Happy International Human Rights Day! December 10 was chosen
to honor the day when the United Nations General Assembly adopted the Universal
Declaration of Human Rights (UDHR) in 1948. According to the UDHR, human rights
are indivisible and inalienable, and encompass three categories: 1) civil and
political rights, 2) economic, social, and cultural rights, and 3) rights that
extend beyond the confines of a country and an urge for all countries who have
signed the UDHR to mutually safeguard these rights for each other.
Eleanor Roosevelt and the UDHR
This morning, Secretary of State, Hillary Clinton, released
a press
statement celebrating the important of human rights and also reiterating
the United States’ priority commitment to protect human rights for both its
citizens and those abroad. “Human rights
cannot be disconnected from other priorities,” she wrote. The U.S. is no
doubt in a privileged position, with both political power and technical
knowledge that allows it to contribute to far-reaching human rights work. Our
nation seems to excel in the open discussions of many human rights issues and
does not have as serious of human rights violations as some other countries.

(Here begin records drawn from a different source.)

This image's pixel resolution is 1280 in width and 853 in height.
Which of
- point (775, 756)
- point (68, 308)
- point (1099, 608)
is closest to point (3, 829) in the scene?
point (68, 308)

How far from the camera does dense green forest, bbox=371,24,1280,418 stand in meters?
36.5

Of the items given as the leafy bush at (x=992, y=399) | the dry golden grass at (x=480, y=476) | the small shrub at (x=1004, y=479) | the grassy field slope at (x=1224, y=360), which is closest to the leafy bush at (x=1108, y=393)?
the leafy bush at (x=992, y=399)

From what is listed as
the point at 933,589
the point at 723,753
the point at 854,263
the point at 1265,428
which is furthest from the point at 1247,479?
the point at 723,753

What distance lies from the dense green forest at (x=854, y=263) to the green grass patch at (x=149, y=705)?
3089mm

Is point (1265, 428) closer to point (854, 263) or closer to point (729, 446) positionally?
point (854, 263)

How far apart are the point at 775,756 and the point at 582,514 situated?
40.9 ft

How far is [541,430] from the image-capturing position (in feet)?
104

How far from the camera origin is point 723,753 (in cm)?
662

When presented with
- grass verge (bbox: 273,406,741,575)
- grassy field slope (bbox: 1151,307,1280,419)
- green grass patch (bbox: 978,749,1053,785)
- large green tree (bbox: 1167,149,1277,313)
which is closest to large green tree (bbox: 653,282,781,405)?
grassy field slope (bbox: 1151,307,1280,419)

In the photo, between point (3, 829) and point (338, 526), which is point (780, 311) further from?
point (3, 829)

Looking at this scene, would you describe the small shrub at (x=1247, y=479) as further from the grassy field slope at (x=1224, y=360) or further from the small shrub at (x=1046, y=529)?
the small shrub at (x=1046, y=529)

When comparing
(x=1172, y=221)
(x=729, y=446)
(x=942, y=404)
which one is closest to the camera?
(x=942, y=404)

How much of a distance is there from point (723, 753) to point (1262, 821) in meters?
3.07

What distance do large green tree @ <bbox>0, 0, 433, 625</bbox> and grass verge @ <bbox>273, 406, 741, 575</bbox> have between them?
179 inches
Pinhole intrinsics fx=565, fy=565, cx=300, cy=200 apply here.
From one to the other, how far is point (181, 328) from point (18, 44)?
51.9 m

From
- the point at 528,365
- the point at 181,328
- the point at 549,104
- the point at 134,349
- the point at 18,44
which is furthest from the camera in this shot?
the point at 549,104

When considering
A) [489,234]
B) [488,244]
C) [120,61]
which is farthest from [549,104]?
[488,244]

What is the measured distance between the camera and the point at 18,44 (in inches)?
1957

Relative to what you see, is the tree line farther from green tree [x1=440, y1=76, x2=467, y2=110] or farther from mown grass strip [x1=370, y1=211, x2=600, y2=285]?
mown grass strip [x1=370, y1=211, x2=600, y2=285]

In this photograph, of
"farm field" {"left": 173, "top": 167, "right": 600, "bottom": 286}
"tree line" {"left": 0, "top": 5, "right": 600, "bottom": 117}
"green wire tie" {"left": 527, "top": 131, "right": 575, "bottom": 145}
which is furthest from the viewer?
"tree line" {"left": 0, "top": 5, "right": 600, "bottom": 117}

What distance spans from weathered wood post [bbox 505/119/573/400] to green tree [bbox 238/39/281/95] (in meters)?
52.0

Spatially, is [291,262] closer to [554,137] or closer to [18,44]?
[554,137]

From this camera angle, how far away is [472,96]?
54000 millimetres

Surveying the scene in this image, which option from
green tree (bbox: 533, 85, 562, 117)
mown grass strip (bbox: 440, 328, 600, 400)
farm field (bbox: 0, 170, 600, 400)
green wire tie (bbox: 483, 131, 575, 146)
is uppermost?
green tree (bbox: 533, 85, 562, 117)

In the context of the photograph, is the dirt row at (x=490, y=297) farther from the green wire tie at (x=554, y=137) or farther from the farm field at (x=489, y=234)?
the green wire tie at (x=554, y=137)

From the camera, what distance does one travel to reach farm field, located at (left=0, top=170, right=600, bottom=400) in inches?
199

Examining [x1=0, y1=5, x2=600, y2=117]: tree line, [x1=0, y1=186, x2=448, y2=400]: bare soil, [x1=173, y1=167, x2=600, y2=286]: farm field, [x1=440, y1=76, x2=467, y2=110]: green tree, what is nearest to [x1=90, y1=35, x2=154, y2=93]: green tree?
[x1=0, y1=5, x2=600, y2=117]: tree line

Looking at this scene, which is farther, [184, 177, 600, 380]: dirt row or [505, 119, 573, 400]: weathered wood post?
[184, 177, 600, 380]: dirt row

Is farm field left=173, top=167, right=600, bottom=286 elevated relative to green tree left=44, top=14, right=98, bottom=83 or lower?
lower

Isn’t it uncanny then, that the U.S. has not ratified the Convention on the
Elimination of Discrimination against Women (CEDAW) and the Convention on the
Rights of the Child (CRC)?
The U.S. is among one of seven countries who have yet to
ratify the CEDAW, placing it alongside Iran, Nauru, Palau, Somalia, Sudan, and
Tonga. It is also the other country besides Somalia who has not ratified the CRC
to this day, although it has ratified two provisions: 1) prohibiting the
involvement of children in armed conflicts, and 2) prohibiting the sale,
prostitution, and pornography of children.
Both the CEDAW and CRC are crucial in protecting the
freedoms of children. The CEDAW promotes equality for women in the legal system,
in political and public life, in access to education, in the right to equal
pay, in the right to enter marriage, in the right to maternity leave. It
protects women from discrimination linked to parental responsibilities and
places women on the equal footing as men to enjoy human rights. The CRC
protects children from neglect, abuse, exploitation, sexual abuse, underage
labor, and deprivation of a national identity, healthcare, and education. It
even calls for pre-and post-natal care for mothers, and seeks to ensure that
children have adequate living standards that are conducive to their physical,
mental, spiritual, moral, and social development.
There are several
reasons for why the U.S. has not reached ratification of both of these
long-overdue treaties. Opposition to the CEDAW comes from the contentious
debate on women’s rights in the U.S. with regards to family planning,
reproductive rights, and gender equality. Some of the same individuals and
organizations that protest adoption of the CRC fear that parental rights to
raise children at each parent’s discretion and traditional family structures
will be undermined. However, the CRC does emphasize the importance of family
involvement and guidance in nurturing the child.
It has been 31 years since the CEDAW and 12 years since the
CRC went into force. The women and children of the U.S. have been waiting to
have their rights. The people of the U.S. have a responsibility to recognize
them and do them justice by serving them as equal human beings.